List of tasks:
1: Answer these questions about the text on Anna Chromy:
(a) What kept her from painting for eight years?
(b) Which of her paintings became the official painting of EXPO 92?
(c) In whose Pietrasanta studio did she work on her marble sculptures?
2: Pick up the text on Anna Chromy after its last sentence and keep writing it.

Anna Chromy (18 July 1940 – 18 September 2021) was a painter and sculptor of Czech-German descent. At the end of World War II, Chromy's family was expelled from Bohemia to Vienna, Austria.  Her family did not have enough money for her to attend art school however, so only after she married and moved to Paris was it possible. She received her education at the École des Beaux-Arts. It was here she realised an interest in Salvador Dalí and other surrealists, and began using the soft colours of William Turner in her paintings.

A life-threatening accident in 1992 meant that Chromy was unable to paint for eight years. She turned her attention to sculpture using bronze and marble as her media.

Biography
Anna was born to a Czech mother and a German father on 18 July 1940, in Krumau, Czechoslovakia. Anna's childhood in Bohemia provided her with her first indulgence in art, and she was often fascinated with images of ancient palaces displaying sculptures, graphics and paintings. After World War II, at the age of five, Anna and her family were forced to leave Krumlov and move to Austria. While in Austria, the musical culture of Vienna and Salzburg made a lasting impression on Anna, and would eventually be the inspiration for many of her works of art. In 1970, Anna and her husband, Wolfgang, moved to Barbizon, France, which is southeast of Paris. Here, Anna was surrounded by artists who came from far and wide to paint the beautiful forests of Fontainebleau. While in Barbizon, Anna began to study at the Academy de la Grande Chaumire in Paris.

It was during her studies in Paris that Anna met her mentor, Salvador Dalí, who also became a personal friend. As his pupil, Dali inspired Anna's imagination and creativity with his personal style of art known as surrealism. Anna developed an appreciation of Dali's style, and her paintings drew from her admiration of Dali and other artists of surrealism such as Max Ernst, Rene Magritte. She did a charcoal of Dali and Gala titled "Homage Dali & Gala," and Dali's image appears in her 1981 oil painting, "The Boat of Cadaces."

Beginning in the 1980s, Anna's work began to be the image of many widely publicized events. In 1985, Anna created three sketches called the Faces of Peace for the United Nations Year of Peace in New York. Her painting, Man, Earth, Universe, which was Anna's interpretation of transcendence to a better world, became the official painting of the 1992 World's Fair, also known as EXPO 92, in Seville, Spain. In 1985, Chromy and her husband established a new home in Cap Martin, France, on the Côte d'Azur, where she and her husband enjoyed many years with their three dogs and several cats. In this villa, Anna had the room to display all her works of art, turning her home into her own exclusive museum. Anna found pleasure adding her own individuality to this villa. She painted a mural of angels on one of the ceilings and dancing figures across her wardrobe doors. She turned one of the rooms into a studio where she painted her "Last Supper." Today, Anna's sculpture, "Coat of Saint Martin", sits at the entrance of Cap Martin. 

Anna died on 18 September 2021 at the age of 81.

Studio
Anna Chromy has studios in Pietrasanta, Tuscany where she also has her bronze foundries, Fonderia Artistica Mariani and Massimo Del Chiaro. For her marble sculptures she worked at the studio of Massimo Galleni in Pietrasanta. In Carrara, she sculpted at Studio Michelangelo of Franko.

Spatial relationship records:
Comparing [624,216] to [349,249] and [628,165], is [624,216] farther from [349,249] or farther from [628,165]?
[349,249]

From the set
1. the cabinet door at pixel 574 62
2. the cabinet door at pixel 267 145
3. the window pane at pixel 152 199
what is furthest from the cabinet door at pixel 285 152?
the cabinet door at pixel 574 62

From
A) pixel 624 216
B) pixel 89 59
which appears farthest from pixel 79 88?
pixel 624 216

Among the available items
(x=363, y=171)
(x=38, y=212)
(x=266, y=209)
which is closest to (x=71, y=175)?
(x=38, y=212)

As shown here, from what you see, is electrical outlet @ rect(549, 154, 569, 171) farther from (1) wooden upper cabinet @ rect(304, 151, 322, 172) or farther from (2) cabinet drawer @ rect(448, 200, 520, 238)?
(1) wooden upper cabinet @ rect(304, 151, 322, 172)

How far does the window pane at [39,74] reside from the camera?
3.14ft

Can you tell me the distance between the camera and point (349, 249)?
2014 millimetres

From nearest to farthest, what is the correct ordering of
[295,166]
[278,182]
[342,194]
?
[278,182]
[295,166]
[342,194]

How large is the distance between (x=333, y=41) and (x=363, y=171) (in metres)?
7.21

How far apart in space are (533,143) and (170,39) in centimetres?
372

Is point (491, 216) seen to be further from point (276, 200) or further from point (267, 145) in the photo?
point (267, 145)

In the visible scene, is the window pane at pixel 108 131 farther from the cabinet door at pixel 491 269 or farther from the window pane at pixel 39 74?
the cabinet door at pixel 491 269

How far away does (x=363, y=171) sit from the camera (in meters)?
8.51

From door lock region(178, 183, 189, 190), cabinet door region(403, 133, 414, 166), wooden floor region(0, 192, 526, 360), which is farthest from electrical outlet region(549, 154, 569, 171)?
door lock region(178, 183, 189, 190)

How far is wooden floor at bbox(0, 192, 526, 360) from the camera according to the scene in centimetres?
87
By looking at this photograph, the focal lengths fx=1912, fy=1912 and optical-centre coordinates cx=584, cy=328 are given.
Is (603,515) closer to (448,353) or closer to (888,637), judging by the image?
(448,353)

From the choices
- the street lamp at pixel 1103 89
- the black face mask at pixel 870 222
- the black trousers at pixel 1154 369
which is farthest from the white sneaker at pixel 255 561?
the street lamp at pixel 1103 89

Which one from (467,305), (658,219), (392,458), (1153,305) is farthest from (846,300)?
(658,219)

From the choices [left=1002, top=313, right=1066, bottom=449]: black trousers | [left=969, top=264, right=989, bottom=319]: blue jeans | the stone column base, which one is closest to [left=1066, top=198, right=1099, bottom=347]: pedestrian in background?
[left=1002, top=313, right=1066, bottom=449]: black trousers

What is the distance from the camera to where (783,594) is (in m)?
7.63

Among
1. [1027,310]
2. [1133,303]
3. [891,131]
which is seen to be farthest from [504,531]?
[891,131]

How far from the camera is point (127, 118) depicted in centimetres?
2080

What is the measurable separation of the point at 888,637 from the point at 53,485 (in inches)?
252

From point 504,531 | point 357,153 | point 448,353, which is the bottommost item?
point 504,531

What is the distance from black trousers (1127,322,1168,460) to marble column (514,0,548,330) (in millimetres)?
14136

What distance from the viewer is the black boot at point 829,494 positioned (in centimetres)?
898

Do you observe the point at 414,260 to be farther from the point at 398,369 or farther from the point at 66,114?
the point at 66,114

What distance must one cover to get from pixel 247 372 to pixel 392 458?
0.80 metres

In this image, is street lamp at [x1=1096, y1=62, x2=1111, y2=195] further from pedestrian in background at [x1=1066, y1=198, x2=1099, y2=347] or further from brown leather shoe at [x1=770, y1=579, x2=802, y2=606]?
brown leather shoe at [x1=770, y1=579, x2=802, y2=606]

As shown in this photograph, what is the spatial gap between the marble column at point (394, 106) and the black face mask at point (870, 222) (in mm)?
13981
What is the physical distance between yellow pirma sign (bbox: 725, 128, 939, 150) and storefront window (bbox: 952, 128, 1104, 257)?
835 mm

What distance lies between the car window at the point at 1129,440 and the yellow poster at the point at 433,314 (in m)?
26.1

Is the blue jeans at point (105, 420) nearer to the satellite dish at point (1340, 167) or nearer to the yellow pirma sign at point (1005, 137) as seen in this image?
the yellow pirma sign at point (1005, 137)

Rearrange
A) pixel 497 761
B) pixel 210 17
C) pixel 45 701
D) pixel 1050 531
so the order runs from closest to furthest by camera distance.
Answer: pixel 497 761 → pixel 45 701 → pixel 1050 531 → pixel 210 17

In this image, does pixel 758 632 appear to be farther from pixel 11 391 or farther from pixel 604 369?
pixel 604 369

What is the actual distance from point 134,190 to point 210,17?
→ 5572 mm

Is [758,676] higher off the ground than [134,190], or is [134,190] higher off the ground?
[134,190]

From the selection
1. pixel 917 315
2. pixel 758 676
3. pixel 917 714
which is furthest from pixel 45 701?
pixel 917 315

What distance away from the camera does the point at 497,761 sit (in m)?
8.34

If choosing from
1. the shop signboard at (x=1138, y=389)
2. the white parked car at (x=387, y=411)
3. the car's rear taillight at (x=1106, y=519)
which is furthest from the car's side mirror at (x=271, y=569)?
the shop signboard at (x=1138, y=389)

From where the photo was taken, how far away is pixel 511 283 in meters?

Task-by-task results:
1:
(a) A life-threatening accident in 1992.
(b) Man, Earth, Universe.
(c) The studio of Massimo Galleni.

2:
While living in Cap Martin, Anna began sculpting marble at the studio of Massimo Galleni in Pietrasanta and Carrara, Italy, as well as at Studio Michelangelo of Franko Barattini. In 2002, Anna's sculpture, "The Heart of the World," was presented to Pope John Paul II in St. Peter's Square in the Vatican. In 2008, Anna received the "Primo Michelangelo" which is the highest award for a sculptor in Italy. Never forgetting Austria's musical influence, Anna was the first sculptor to do the characters of Don Giovanni in life-size bronze. In 2000, Anna had her showing of her Don Giovanni and the Sound of Bronze Exhibition in Prague. This exhibition was an enormous success and brought her great exposure. Today, Anna's fountain of Czech musicians is located in Prague's Semovazni Square. Her sculpture, "The Cloak of Conscience," is located in the front entrance of the Stavovske Divadlo. In Prague, Anna has received several prestigious awards, including the Masaryk, Dali, and Kafka Awards. Anna's interest in Greek and Roman mythology influenced her to create sculptures such as "Europe" and "Olympic Spirit." All of Anna's sculptures of mythical figures were displayed on the front terrace of the National Archeological Museum in Athens, Greece.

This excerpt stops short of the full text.